EXERCISE REQUIREMENTS: If a record contains a picture, leave the picture out and transcribe everything else exactly.
═════ PROVIDED ENTRIES
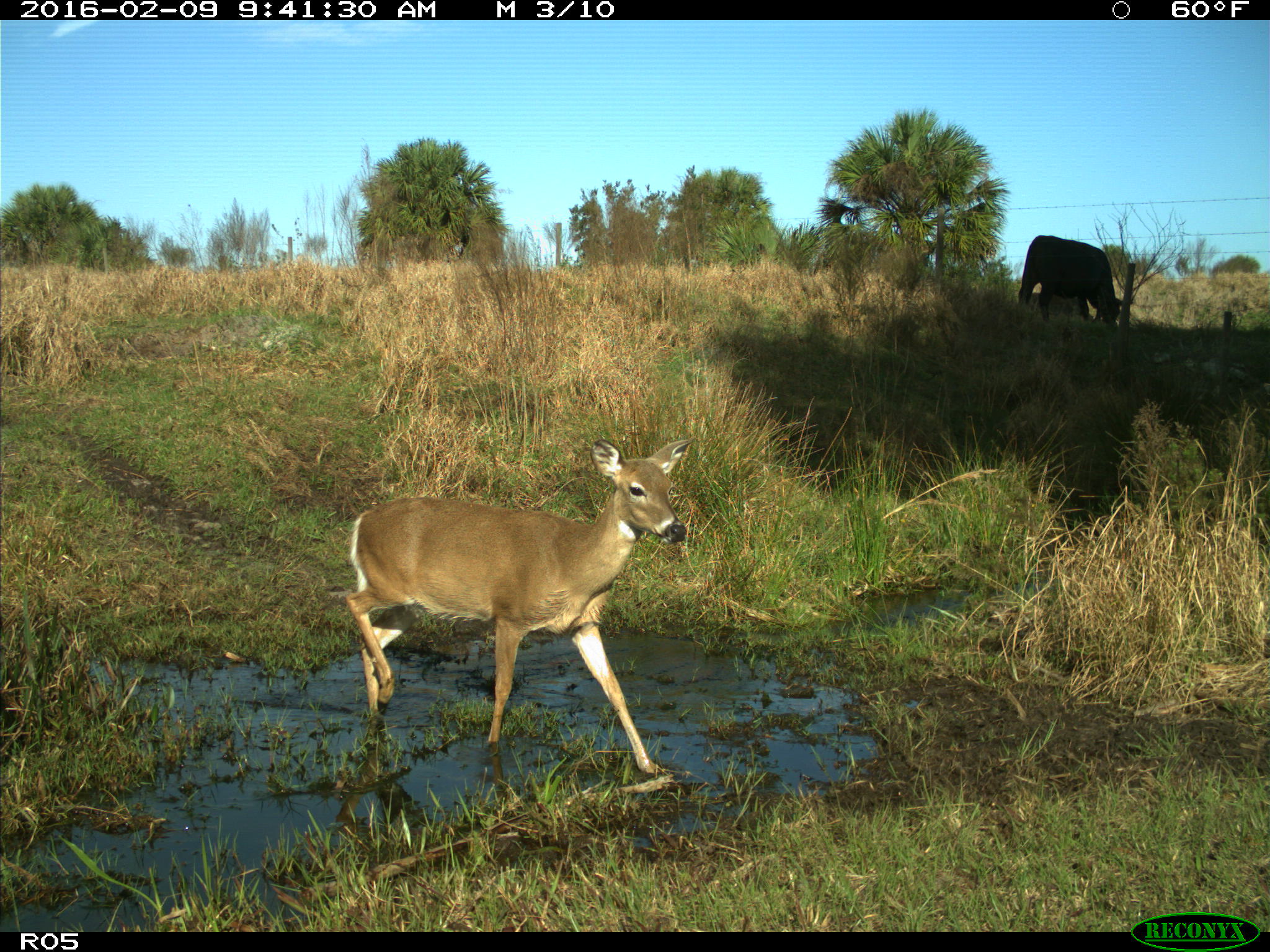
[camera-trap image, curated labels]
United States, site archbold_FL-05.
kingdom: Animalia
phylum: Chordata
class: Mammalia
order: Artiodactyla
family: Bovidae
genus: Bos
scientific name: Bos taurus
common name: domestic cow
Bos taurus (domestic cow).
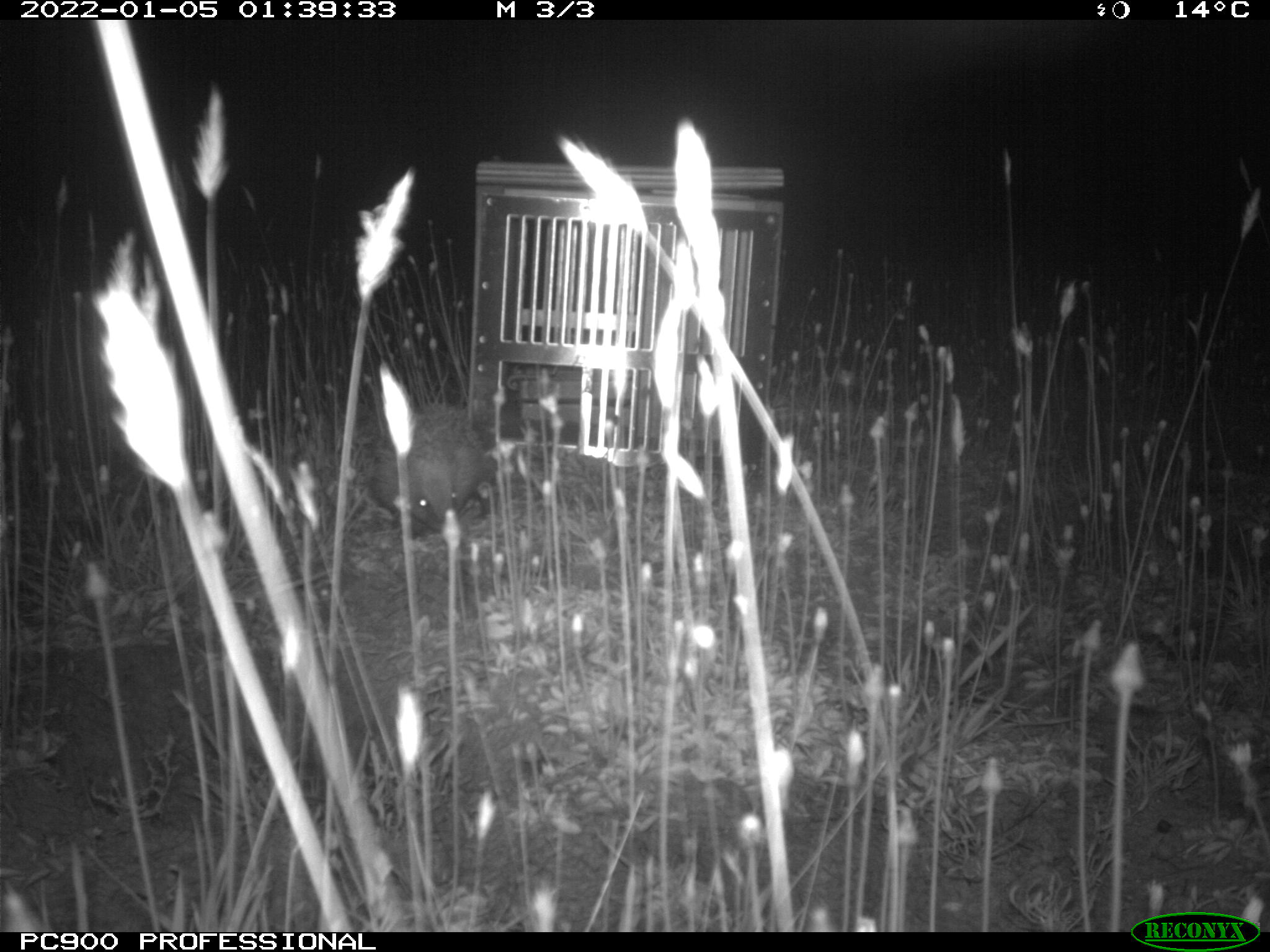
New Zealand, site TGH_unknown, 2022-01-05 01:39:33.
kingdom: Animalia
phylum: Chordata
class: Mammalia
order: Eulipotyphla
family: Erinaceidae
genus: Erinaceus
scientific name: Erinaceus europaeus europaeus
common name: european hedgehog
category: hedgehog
══════════
OUTPUT FOR THIS EXERCISE:
[camera-trap image, curated labels]
United States, site archbold_FL-05.
kingdom: Animalia
phylum: Chordata
class: Mammalia
order: Artiodactyla
family: Bovidae
genus: Bos
scientific name: Bos taurus
common name: domestic cow
Bos taurus (domestic cow).
New Zealand, site TGH_unknown, 2022-01-05 01:39:33.
kingdom: Animalia
phylum: Chordata
class: Mammalia
order: Eulipotyphla
family: Erinaceidae
genus: Erinaceus
scientific name: Erinaceus europaeus europaeus
common name: european hedgehog
category: hedgehog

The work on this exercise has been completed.